What to produce:
Copy out each line of the records below, leaving every character unchanged.

(Collection entries)
+ + + + +
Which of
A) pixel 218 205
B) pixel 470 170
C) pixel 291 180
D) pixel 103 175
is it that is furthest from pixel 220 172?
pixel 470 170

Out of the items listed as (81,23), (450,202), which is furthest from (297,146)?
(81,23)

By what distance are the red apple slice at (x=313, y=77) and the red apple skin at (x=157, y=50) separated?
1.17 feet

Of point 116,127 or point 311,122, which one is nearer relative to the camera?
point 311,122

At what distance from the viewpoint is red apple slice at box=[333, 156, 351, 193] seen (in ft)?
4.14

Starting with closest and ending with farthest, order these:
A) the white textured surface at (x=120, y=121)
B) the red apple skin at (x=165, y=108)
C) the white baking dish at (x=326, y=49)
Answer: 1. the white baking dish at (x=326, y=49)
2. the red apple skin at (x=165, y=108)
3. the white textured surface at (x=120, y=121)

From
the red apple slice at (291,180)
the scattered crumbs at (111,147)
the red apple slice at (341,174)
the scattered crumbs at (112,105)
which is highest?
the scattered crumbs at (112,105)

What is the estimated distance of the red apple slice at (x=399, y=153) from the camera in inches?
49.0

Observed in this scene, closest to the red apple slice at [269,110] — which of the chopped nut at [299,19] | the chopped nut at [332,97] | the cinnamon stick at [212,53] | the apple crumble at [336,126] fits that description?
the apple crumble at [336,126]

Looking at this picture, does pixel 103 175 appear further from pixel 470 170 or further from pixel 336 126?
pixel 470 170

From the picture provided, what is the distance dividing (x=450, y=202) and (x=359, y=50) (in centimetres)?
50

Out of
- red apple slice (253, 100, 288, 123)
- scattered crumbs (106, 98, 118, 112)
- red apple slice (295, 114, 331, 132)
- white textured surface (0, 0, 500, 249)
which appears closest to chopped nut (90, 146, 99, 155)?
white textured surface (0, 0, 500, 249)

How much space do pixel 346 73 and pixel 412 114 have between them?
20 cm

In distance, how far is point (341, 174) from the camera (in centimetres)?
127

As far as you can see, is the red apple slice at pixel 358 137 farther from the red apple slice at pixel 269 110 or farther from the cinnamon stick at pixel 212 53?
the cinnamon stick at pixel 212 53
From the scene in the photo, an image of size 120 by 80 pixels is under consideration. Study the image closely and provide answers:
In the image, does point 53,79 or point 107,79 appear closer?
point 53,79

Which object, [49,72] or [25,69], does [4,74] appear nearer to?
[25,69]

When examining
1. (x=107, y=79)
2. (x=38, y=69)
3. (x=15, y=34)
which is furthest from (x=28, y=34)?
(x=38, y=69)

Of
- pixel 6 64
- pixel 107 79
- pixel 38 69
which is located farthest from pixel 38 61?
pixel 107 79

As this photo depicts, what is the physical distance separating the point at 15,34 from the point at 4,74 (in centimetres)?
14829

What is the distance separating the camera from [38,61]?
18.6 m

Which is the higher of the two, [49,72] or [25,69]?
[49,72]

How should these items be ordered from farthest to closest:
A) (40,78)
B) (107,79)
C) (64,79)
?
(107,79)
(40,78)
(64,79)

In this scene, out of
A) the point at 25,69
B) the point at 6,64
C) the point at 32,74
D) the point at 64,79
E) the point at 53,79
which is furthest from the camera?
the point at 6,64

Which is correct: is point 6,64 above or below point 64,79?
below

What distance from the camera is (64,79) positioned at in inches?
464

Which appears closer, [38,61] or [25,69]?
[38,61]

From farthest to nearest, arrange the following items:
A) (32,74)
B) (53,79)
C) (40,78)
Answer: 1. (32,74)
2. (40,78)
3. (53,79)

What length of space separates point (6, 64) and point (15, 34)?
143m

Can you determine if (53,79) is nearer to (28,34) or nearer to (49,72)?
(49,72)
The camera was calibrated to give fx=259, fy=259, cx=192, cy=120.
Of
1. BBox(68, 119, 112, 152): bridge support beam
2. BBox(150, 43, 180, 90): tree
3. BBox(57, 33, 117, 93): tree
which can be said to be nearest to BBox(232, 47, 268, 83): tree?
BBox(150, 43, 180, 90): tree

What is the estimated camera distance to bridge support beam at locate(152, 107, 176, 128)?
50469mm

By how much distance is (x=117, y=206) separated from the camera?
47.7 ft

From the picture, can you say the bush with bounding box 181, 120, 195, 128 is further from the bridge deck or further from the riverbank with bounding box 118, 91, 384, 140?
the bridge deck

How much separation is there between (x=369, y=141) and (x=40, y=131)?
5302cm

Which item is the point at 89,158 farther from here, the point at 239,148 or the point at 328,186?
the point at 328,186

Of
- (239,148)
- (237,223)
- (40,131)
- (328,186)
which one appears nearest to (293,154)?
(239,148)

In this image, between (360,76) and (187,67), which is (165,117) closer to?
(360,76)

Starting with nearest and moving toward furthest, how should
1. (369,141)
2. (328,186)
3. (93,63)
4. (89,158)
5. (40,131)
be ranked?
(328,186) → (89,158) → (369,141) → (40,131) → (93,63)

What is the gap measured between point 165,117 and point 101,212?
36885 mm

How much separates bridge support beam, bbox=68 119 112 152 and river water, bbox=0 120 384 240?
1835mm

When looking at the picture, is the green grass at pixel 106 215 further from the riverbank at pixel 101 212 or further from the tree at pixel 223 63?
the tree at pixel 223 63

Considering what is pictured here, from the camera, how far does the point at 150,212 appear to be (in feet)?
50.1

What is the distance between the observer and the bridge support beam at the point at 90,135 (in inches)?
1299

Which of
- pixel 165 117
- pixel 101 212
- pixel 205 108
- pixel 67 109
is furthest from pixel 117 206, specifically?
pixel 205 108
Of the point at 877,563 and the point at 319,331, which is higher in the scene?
+ + + + +
Response:
Which of
A) pixel 218 205
B) pixel 470 170
C) pixel 291 180
D) pixel 103 175
is it that is furthest from pixel 220 172?
pixel 470 170

Out of the items listed as (81,23), (450,202), which is furthest from (297,146)?
(81,23)

By what distance are the red apple slice at (x=313, y=77) and the red apple skin at (x=157, y=50) separated?
1.17 feet

Of point 116,127 or point 311,122, which one is nearer relative to the camera?
point 311,122

At what distance from the viewpoint is red apple slice at box=[333, 156, 351, 193] seen (in ft)?
4.14

Starting with closest and ending with farthest, order these:
A) the white textured surface at (x=120, y=121)
B) the red apple skin at (x=165, y=108)
C) the white baking dish at (x=326, y=49)
Answer: 1. the white baking dish at (x=326, y=49)
2. the red apple skin at (x=165, y=108)
3. the white textured surface at (x=120, y=121)

From
the red apple slice at (291,180)
the scattered crumbs at (111,147)
the red apple slice at (341,174)
the scattered crumbs at (112,105)
which is highest?
the scattered crumbs at (112,105)

What is the estimated distance of the red apple slice at (x=399, y=153) from the camera in inches?
49.0

Observed in this scene, closest to the red apple slice at [269,110] — which of the chopped nut at [299,19] | the chopped nut at [332,97] | the cinnamon stick at [212,53] | the apple crumble at [336,126] fits that description?
the apple crumble at [336,126]

Looking at this picture, does pixel 103 175 appear further from pixel 470 170 or further from pixel 336 126?
pixel 470 170

From the picture provided, what is the distance dividing (x=450, y=202) and (x=359, y=50) (in centimetres)?
50

Out of
- red apple slice (253, 100, 288, 123)
- scattered crumbs (106, 98, 118, 112)
- red apple slice (295, 114, 331, 132)
- white textured surface (0, 0, 500, 249)
which appears closest to chopped nut (90, 146, 99, 155)?
white textured surface (0, 0, 500, 249)

How much space do pixel 346 73 and pixel 412 114 have between them?
20 cm

In distance, how far is point (341, 174) from the camera (in centimetres)?
127

As far as you can see, is the red apple slice at pixel 358 137 farther from the red apple slice at pixel 269 110 or farther from the cinnamon stick at pixel 212 53?
the cinnamon stick at pixel 212 53
From the scene in the photo, an image of size 120 by 80 pixels is under consideration. Study the image closely and provide answers:
In the image, does point 53,79 or point 107,79 appear closer?
point 53,79

Which object, [49,72] or [25,69], does [4,74] appear nearer to?
[25,69]

When examining
1. (x=107, y=79)
2. (x=38, y=69)
3. (x=15, y=34)
which is furthest from (x=28, y=34)?
(x=38, y=69)

Of
- pixel 6 64
- pixel 107 79
- pixel 38 69
which is located farthest from pixel 38 61?
pixel 107 79

As this photo depicts, what is the physical distance separating the point at 15,34 from the point at 4,74 (in centimetres)?
14829

What is the distance separating the camera from [38,61]?
18.6 m

Which is the higher of the two, [49,72] or [25,69]?
[49,72]

How should these items be ordered from farthest to closest:
A) (40,78)
B) (107,79)
C) (64,79)
?
(107,79)
(40,78)
(64,79)

In this scene, out of
A) the point at 25,69
B) the point at 6,64
C) the point at 32,74
D) the point at 64,79
E) the point at 53,79
which is furthest from the camera?
the point at 6,64

Which is correct: is point 6,64 above or below point 64,79?
below

What distance from the camera is (64,79) positioned at in inches?
464

Which appears closer, [38,61] or [25,69]?
[38,61]

From farthest to nearest, arrange the following items:
A) (32,74)
B) (53,79)
C) (40,78)
Answer: 1. (32,74)
2. (40,78)
3. (53,79)

What length of space separates point (6, 64) and point (15, 34)?
143m

Can you determine if (53,79) is nearer to (28,34) or nearer to (49,72)?
(49,72)
The camera was calibrated to give fx=259, fy=259, cx=192, cy=120.
Of
1. BBox(68, 119, 112, 152): bridge support beam
2. BBox(150, 43, 180, 90): tree
3. BBox(57, 33, 117, 93): tree
which can be said to be nearest to BBox(232, 47, 268, 83): tree?
BBox(150, 43, 180, 90): tree

What is the estimated camera distance to bridge support beam at locate(152, 107, 176, 128)?
50469mm

By how much distance is (x=117, y=206) separated from the camera?
47.7 ft

From the picture, can you say the bush with bounding box 181, 120, 195, 128 is further from the bridge deck or further from the riverbank with bounding box 118, 91, 384, 140?
the bridge deck

How much separation is there between (x=369, y=141) and (x=40, y=131)?
5302cm

Which item is the point at 89,158 farther from here, the point at 239,148 or the point at 328,186?
the point at 328,186

Of
- (239,148)
- (237,223)
- (40,131)
- (328,186)
which one appears nearest to (293,154)?
(239,148)

In this image, between (360,76) and (187,67), which is (165,117) closer to?
(360,76)

Starting with nearest and moving toward furthest, how should
1. (369,141)
2. (328,186)
3. (93,63)
4. (89,158)
5. (40,131)
be ranked?
(328,186) → (89,158) → (369,141) → (40,131) → (93,63)

What is the gap measured between point 165,117 and point 101,212?
36885 mm

How much separates bridge support beam, bbox=68 119 112 152 and river water, bbox=0 120 384 240?
1835mm

When looking at the picture, is the green grass at pixel 106 215 further from the riverbank at pixel 101 212 or further from the tree at pixel 223 63?
the tree at pixel 223 63

Considering what is pictured here, from the camera, how far does the point at 150,212 appear to be (in feet)?
50.1

What is the distance between the observer and the bridge support beam at the point at 90,135 (in inches)?
1299

Which of
- pixel 165 117
- pixel 101 212
- pixel 205 108
- pixel 67 109
is furthest from pixel 117 206, specifically?
pixel 205 108
Of the point at 877,563 and the point at 319,331, which is higher in the scene?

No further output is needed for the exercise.